Ross on the 4th pitch
Ross with the Dent Du Geant in the back
The Jorasses in the back
A team on Les Fleurs dwarfed by the scale.
Ross enjoying the shaded climbing
Looking over at the 2nd pointe.
Looking over towards the North face of the Requin.
After a pretty good nights sleep in the hut we woke up with out sights set on the Pyramid on the Pyramid Pillar. Given ED, 6a+ obligatory we knew we’d be able to get up the thing but we had the added challenge and option of harder climbing. The second pitch gets 7a and despite my best intentions to free it I pretty soon found myself “french freeing” (pulling on bolts) past the crux section. I wasn’t that psyched to be taking whippers before 8am…. that’s not very civilized! The climbing was awesome and the rock was immaculate with some of the best granite climbing I have done in a long while. Defiantly one to look at if your heading up that way. Here’s some shots from that day:
here comes the sun!
On the sweaty bootpack up to the bottom of the pillar
Ross finishing off the 2nd pitch.
Ross starting up the 3rd pitch
Looking down on the 4th
Looking up at the 4th.
6b+ or 6a with 1 point of aid.
getting the jams in.
Actually off route on Pedro Polar
the feet were feeling it at this point!
A team to on Pedro Polar.
Looking over at the verte
The Grandes Jorassses in the background
Ross on the Abseils.
Hopefully this good weather stick around for a while so we can get some more alpine action in! Ciao for now!

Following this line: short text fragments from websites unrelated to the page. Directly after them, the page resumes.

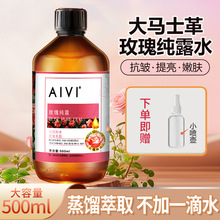 õ�弃¶ˮ500ml��ƿ�b����߱���ˬ�wˮ�������w����ˮ���yˮ��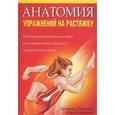russische bücher: Нельсон Арнольд - Анатомия упражнений на растяжку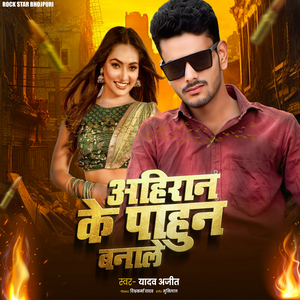 Ahiran Ke Pahun Banale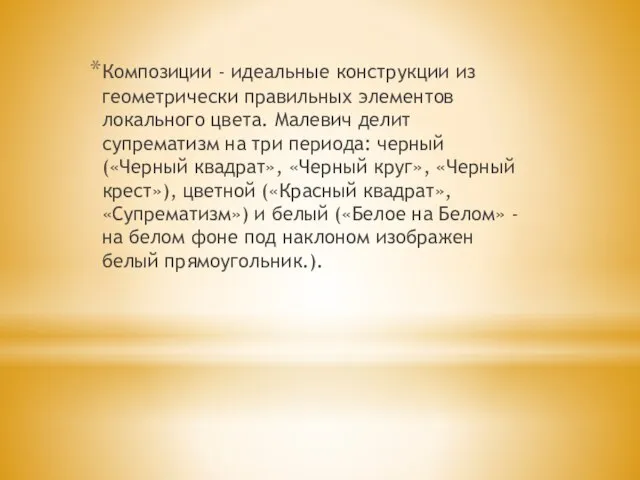 Композиции - идеальные конструкции из геометрически правильных элементов локального цвета. Малевич делит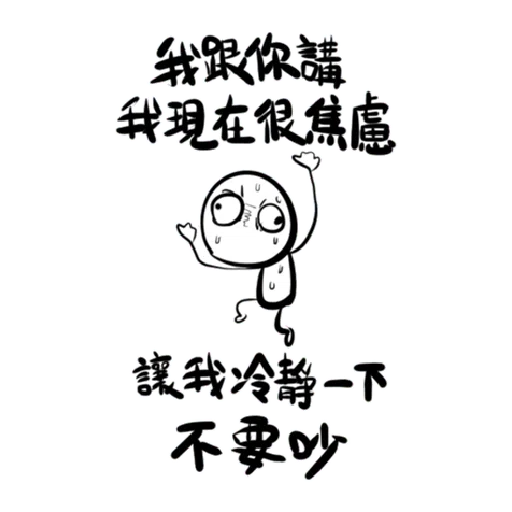 wut - Sticker 14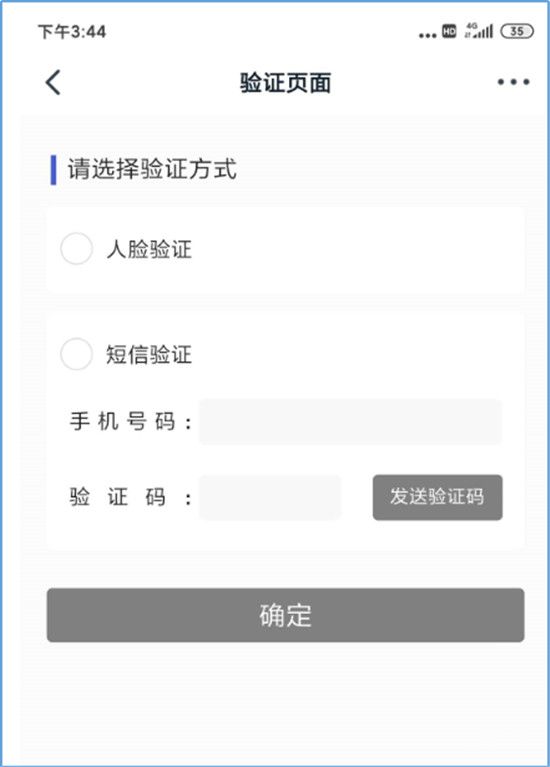 方便了！“電子駕駛證”來了，全省通用！忘帶駕照再也不怕！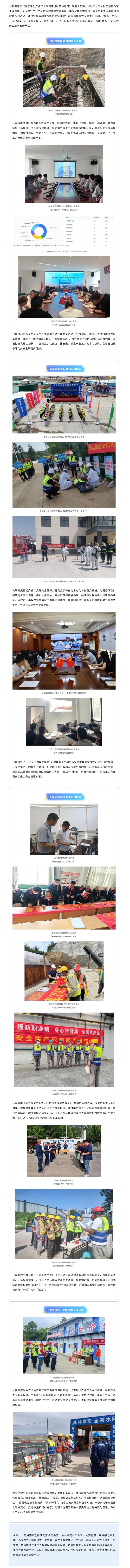 屏幕截图_4-7-2025_141220_mp.weixin.qq.com_看图王.jpg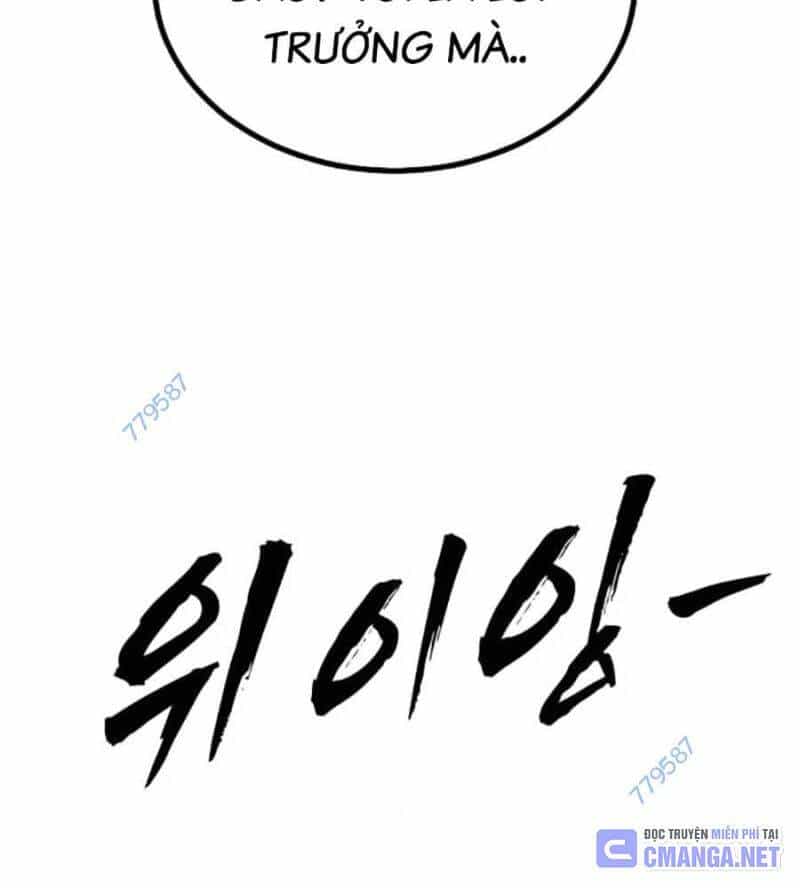 Đại Dịch Seoul - Chương 138 - ảnh 199
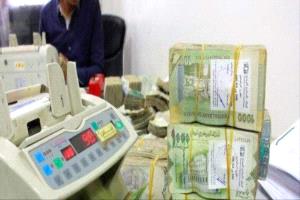 تعرف على أسعار صرف العملات الأجنبية مقابل الريال اليمني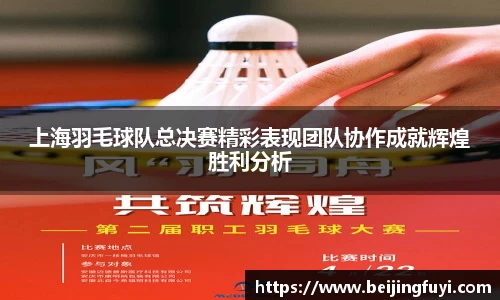 上海羽毛球队总决赛精彩表现团队协作成就辉煌胜利分析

Johnny V on the 2nd Pitch of Amazonia in the Envers Des Aiguilles.
The unusually high temperatures we have been experiencing this month have really drained me. I’m much more of a cold weather person so finding psyched to trudge about on a falling apart glacier in the baking heat is difficult. Luckily Chamonix provides ample opportunities to find perfect granite with minimal glacial faff and a fine place to look is the Envers Des Aiguilles. This past trip with kayaking legend and general cool guy Johnny Vincent is the third time that I’ve been to the Envers this summer and this short trip provided us with a great route and an opportunity to hunt the elusive chickens that can often be found stuck in up to there necks in the granite.
We chose the route Amazonia on the first point of the Nantillons which is a stunning 370m 6a on pristine granite with a mixture of cracks and slabs (Michel Piola waz ‘ere but must have been having an off day as the slab pitches aren’t sandbags for a change!).

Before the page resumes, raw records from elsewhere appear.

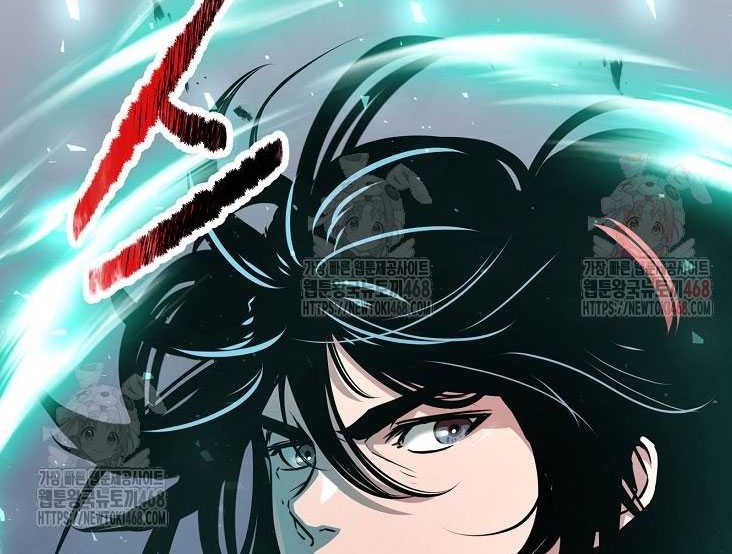 The Best Martial Arts Instructor In The World Chapter 41 - halaman 10
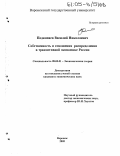 Подкопаев, Василий Николаевич. Собственность и отношения распределения в транзитивной экономике России: дис. кандидат экономических наук: 08.00.01 - Экономическая теория. Воронеж. 2005. 196 с.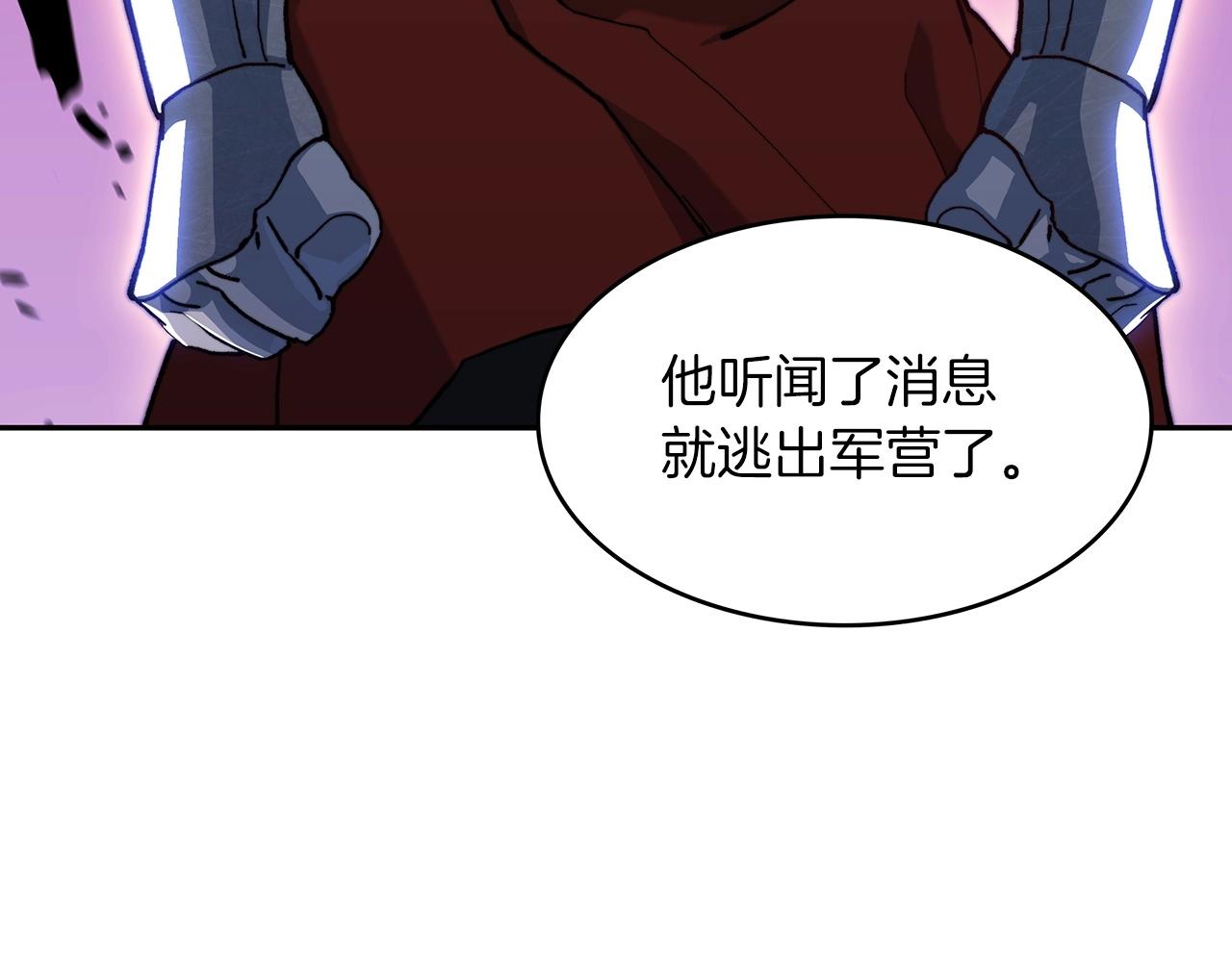 白龙公爵佩德·莱欧漫画,第12话 魔物4图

We started at about 8pm and with all told made it back to the train in good time so this route is a good day route to do at the end of a trip to the Envers if your reasonably efficient (which we weren’t as I got us lost at one point, dropped my belay plate and generally was a little spaced out due to the heat and having just finished work in time to get the last lift the day before, hense not feeling like much of a winner). Here’s some photo’s….

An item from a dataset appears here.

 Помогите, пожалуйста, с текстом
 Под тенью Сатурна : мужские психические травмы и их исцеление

In the Envers refuge wondering why I can’t make head nor tail of the guidebook I brought.
Super fun Climbing.
John Vincent dodging belay plates.
We found the chickens. They were amazing.
Team summit shot.
Thanks John for a great day. Sorry for all my screw ups but at least we made it back down to the train on time.
The weather is getting cooler now and it feels a lot more like autumn which is very good in my opinion. Getting pretty motivated for some big face action and the Himalaya’s…..
Just got back from a super fun trip in the Envers des Aiguilles. Despite being shut down by the weather on both our climbing days spirits ran high and many fun pitches of granite climbing was experienced. I’m a big fan of this zone and i’ll be back soon for sure. Maybe with a lighter pack, warmer weather, less snow and a more stable weather forecast!!
Still pretty snowy on the walk in but not too bad.